12. Self-supervised learning#

Self-supervised learning (SSL) refers to a family of artificial neural network models that are used to learn useful signal representations from data without any supporting information, such as task-specific data labels. Instead of extracting manually specified signal features, such as MFCCs, SSL algorithms learn the features by taking statistical properties of the input data into acocunt. The concept of useful features refers to signal representations that can act as powerful features in a particular downstream task or a variety of tasks, for which labeled training data exists. Besides acting as a feature extractor, a pre-trained SSL model (neural network) can also be used as a model that is then trained for a downstream task. This is usually done by augmenting a trained SSL model with a small number of additional classification layers, and then training the new layers or the entire model to the target task using labeled data related to the task. This process is called model fine-tuning.

In general, SSL algorithms belong to the family of unsupervised learning algorithms and they are practically implemented as deep neural networks. The reason they are referred to as self-supervised comes from the optimization criterion used to train the models. Classical unsupervised learning operates by performing unsupervised data clustering using a heuristic algorithm (as in k-means) or by modeling the data distribution directly with a generative model (as in Gaussian mixture models, hidden-Markov models, or autoencoders). SSL algorithms, on the other hand, can be viewed as regression models (or classifiers) that try to perform regression mapping from the input data to model’s own internal representations derived from the same input data.

In case of speech data, one example of a self-supervised regression task is to predict the input speech signal over time. When a deep neural network is tasked with this prediction problem and optimized to solve it, the network has to learn higher-level properties of the data in order to solve the problem adequately. Note that the task has to be difficult enough, so that it cannot be solved by trivial means (e.g., linear interpolation from the observed values). Fig. 1 illustrates a self-supervised speech prediction task, as it is implemented in Autoregressive Predictive Coding (APC) algorithm (Chung et al., 2019). In the APC model, the task of the model is to predict spectral envelope features (e.g., log-Mel spectra or MFCCs) approximately 50 ms in the future, given access to the current and past observations of the input features.

* _To be done_
(A) Which generative models does the self-supervised learning text give as examples of modeling the data distribution directly?
(B) Can you write the next part of the self-supervised learning text, picking up after its final sentence?

* _Provided material_
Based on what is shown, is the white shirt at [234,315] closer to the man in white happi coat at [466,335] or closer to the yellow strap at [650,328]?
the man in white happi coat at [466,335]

* _Responses to the exercise_
(A) Gaussian mixture models, hidden-Markov models, and autoencoders.

(B)
APC basic schematic

Figure 1: A schematic view of APC model for self-supervised learning. Speech signal is represented by spectral envelope features y(t), such as log-mel spectra. The APC model consists of a set of recurrent neural network layers that process the history of y[t] values up to present time, \(t \in [... ,t_0-2, t_0-1, t_0]\), producing a context representation c(\(t_0\)). The context vector is then projected linearly to produce a prediction y*[\({t_0}+k\)] of a future spectral frame y[\({t_0}+k\)] at the given prediction distance k. The mean absolute error between the predicted and true future frame is then used as the loss function and minimized during neural network training. After the training, latent vectors z(t) or context representation vectors c(t) can be used as inputs to a downstream task.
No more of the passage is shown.